When the device is put into operation, the compressed air line is opened and first the piston i i is driven forward by the compressed air, so that the piston 3 is also moved to the far end of the cylinder. The before the piston i i compressed air escapes through the hollow piston rod 5 and finally through the opening = 54 of the control housing 55. During the return stroke of the piston that now takes place by the spring 13 air or gas is sucked in through the pipe 8 and valve 7, see above sat the cylinder 2 is filling. When the piston i i pushes forward again, this becomes Gas mixture located in the cylinder 2 through the pipe io into the cylinder 29 driven and presses here on the piston 30, which together with the piston 32 is moved to the lowest position. Since the cylinder space 29 is smaller than that Cylinder 2, the gas mixture is compressed. At the same time when advancing of the piston 3o also the flint container 39 is driven forward by the action of the springs 38. However, they move for a long time. The steel piece 41 sat closer to the piston 3o rubs against the flints 39 and generates an ignition spark. By almost at the end the explosion resulting from the piston stroke reach the pistons 30, 32 in their lowest Location, whereupon the return of the pistons by entering through the pipe 33 Compressed air is effected. At the moment of ignition, the piston 3 of the Suction cylinder 2. Also in the outermost position opposite the valves 7 and 9. If the valves do not hold tight for any reason, hold nevertheless, the front part 3 of the piston 3, 4 tightens the openings in the cylinder 2, even if the piston rod 5 is already going back, because the Partly arranged to be displaceable relative to the piston part 4. The reversal of the compressed air supply for the cylinders 12 and 23 takes place automatically by the lug control described above 18 to 22.

The coordination of the three slide valves 42, 43, 44 is expedient in such a way that the last-mentioned valve 44 at a mine gas content (methane) from about 1 to 1.5 percent starts, the middle valve 43 in a mine gas situation from about 2 to 3 percent and the third valve 42 at a mine gas content of More than 3 to 5 percent has an effect.

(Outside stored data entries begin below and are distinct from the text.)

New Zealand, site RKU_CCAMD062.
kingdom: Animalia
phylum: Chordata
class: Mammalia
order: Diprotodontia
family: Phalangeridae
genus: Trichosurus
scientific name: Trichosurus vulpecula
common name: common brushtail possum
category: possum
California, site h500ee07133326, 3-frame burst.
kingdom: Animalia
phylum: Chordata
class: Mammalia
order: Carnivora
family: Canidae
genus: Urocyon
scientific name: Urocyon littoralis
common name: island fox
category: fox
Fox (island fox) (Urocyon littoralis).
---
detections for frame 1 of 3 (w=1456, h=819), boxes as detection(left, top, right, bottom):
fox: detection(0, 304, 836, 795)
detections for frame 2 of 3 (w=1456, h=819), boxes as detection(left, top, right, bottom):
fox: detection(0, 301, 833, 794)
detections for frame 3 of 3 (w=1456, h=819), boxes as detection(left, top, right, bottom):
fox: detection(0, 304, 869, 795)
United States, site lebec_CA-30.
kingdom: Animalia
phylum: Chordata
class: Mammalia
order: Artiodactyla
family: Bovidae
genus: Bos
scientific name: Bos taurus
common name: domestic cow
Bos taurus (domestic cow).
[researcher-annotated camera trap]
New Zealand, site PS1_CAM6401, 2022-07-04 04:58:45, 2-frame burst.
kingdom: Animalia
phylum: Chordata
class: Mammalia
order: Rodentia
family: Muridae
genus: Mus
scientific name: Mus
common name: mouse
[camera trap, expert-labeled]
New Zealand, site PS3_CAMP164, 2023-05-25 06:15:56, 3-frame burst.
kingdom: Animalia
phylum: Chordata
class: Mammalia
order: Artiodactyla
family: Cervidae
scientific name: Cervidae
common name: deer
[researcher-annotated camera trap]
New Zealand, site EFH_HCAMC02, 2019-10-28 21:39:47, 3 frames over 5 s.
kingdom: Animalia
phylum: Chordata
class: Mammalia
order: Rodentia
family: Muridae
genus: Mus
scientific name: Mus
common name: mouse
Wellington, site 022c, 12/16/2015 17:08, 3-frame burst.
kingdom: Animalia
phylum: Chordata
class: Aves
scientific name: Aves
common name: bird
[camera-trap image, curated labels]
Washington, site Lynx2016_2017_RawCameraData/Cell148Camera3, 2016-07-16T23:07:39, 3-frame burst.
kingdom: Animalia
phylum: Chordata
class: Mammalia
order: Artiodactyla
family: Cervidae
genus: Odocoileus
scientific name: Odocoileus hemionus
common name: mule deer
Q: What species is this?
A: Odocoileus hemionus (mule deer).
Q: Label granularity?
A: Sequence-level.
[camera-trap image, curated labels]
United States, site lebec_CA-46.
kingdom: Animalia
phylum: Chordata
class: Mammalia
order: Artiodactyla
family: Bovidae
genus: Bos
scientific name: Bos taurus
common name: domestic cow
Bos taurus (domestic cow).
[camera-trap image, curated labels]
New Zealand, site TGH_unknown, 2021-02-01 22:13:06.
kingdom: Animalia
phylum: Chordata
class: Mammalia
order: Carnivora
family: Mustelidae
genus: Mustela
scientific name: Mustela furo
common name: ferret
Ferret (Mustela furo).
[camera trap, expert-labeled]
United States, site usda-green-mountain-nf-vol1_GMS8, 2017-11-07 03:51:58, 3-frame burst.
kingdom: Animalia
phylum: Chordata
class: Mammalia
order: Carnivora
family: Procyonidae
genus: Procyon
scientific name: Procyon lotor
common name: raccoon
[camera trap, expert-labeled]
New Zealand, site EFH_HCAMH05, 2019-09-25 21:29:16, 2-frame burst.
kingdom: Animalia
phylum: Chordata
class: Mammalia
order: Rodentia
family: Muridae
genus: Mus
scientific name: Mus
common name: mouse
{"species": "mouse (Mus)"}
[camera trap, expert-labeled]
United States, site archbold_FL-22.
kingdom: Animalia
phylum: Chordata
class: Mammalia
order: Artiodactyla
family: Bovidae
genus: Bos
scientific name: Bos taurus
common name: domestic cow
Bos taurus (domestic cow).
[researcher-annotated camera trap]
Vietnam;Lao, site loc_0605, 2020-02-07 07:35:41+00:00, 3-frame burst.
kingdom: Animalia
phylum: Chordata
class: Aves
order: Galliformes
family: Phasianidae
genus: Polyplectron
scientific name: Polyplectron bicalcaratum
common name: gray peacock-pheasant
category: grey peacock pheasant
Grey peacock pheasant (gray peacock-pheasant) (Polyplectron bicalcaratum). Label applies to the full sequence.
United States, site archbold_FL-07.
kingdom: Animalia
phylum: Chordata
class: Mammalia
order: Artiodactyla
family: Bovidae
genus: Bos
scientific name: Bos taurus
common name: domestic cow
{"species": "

If there are no explosives in the compressed air and gas mixture Gases, then naturally no ignition takes place, and there will only be the most lightly loaded valve 44 is open. Otherwise one of the Exhaust ducts 46 open when the piston 3o rises again. Was that compressed Gas mixture richer in mine gases, so there is a stronger explosion, so sat down in addition to the first 44 also the second valve 43 and possibly also all three Open valves 42, 43, 44. At the same time, they sound when the respective valves are opened an alarm bell or high and low tuned sirens, that was how the mine official sat just like the other miners can already hear from the tone whether there is imminent danger is.

Claims (2)

PATENT CLAIMS: i. Device for checking the pit air for flammable Admixtures and for the prevention of firedamp and coal dust explosions, whereby the gas mixture sucked into a cylinder and compressed by an ignition device is made to explode and signals are activated by means of suitable devices set, characterized, sat in the upper part of the explosion chamber (29) a number of valves or slides (42, 43, 44) of different sizes Passage cross-section and spring loading of different strengths is arranged, the Depending on the strength of the explosion pressure, they can be advanced individually or simultaneously and thereby trigger signals as well as sprinkler and rock dust extinguishing devices put into action. 2. Apparatus according to claim i, characterized in that sat the exhaust space of the explosion chamber (29) is filled with a rock dust layer (50) is.